What are the types of EJBs?

The following are the types of the EJBs
  1. Stateless Session Beans
  2. Session Beans
  3. Entity Beans
  4. Message Driven Beans

Stateless Session Beans

These are the most popular of the EJB types. These are Beans that are used in Web Applications and typically address one business functionality. E.g. SaveCustomer could be a Stateless Session Bean which has the business logic to be executed to store a Customer to the database.  The advantage of having Stateless Session Beans are that irrespective of the server that the end user hit, in cluster, the actual execution could happen in any of the servers where the bean is deployed.
These beans do not maintain anything in the session. So once instantiated these beans could be used for any user.

Stateful Session Bean

These are same as Stateless Session Beans except that they maintain the session of the client.  So once a bean has been used for a client it will continue to be used for that user till the session of the user is terminated.

Entity Beans

These are beans that are used to keep Objects in the application. E.g. the Customer Object. These are used to persist the data in the Object to a persistent store, usually the database and to retrieve the objects from the database. There are two types of persistence possible
  1. Container Managed Persistence: In this the container does the persistence and retrieval from the persistent store. The developer only has to say Object.save or Object.get. The container uses the metadata to achieve this persistence and retrieval. This does not give the developer to control the performance of the application.
  2. Bean Managed Persistence: In this the developer writes code to persist the data into the persistent store and to retrieve data from the persistence store. This gives the developer the control over the performance of the application. This is the more popular of the two.

Message Driven Beans

These are similar to the Stateless and Stateful session beans in that they perform one operation. The difference is that they are triggered by messages sent on a queue, instead of executing when they are invoked explicitly from some program. These beans are tied to a queue and when an appropriate message comes on the queue these message beans are invoked automatically by the container in which they are running. These are useful when we need to perform some asynchronous processing.
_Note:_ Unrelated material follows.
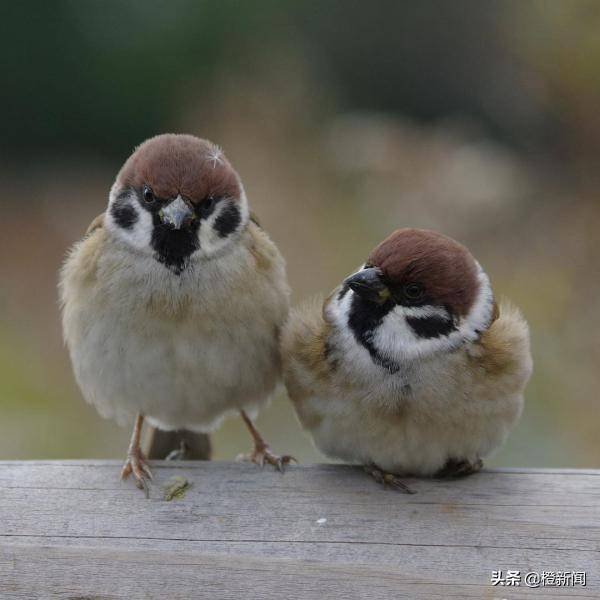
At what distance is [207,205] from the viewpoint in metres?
2.56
What are the advantages of EJBs?

Scalability: The EJBs are remote and so to achieve high scalability one can deploy the EJBs on multiple servers and be able to scale the operations easily.
Transaction Management: Typically the developer has to maintain transactions in the database to ensure the ACID properties. And this transaction management generally goes into the code. With EJBs one need to build transactions in the code. One can configure the EJBs to start or continue existing transactions as required. Thus the developer need not worry about the maintaining transactions in the code.
Security Management: Most systems require a security which says which user can execute which action. This is typically coded into the application in most scenarios. With EJBs one can configure this too. One can configure the access rights of the users to execute different functionality. This means that the developer need not do any coding for basic security checks. It will be taken care of by the container based on the configuration.
 

How are EJBs packaged?

EBJs are packaged as ear files. These are on top of the war files. So the hierarchy is as follows:
Ear files contain
Deployment descriptor: This gives details of how the EJBs are the be deployed, which are the EJBs, what is the type, the security metadata, the transaction meta data
War Files: These contain the web applications and contain the following:
Static Files: These are static files like images, css, javascripts etc which are required by the web application
Jar files: These contain the java classes which are to be used in the web application.

How are EJBs deployed?

Each container has its own way of packaging and deploying the EJBs.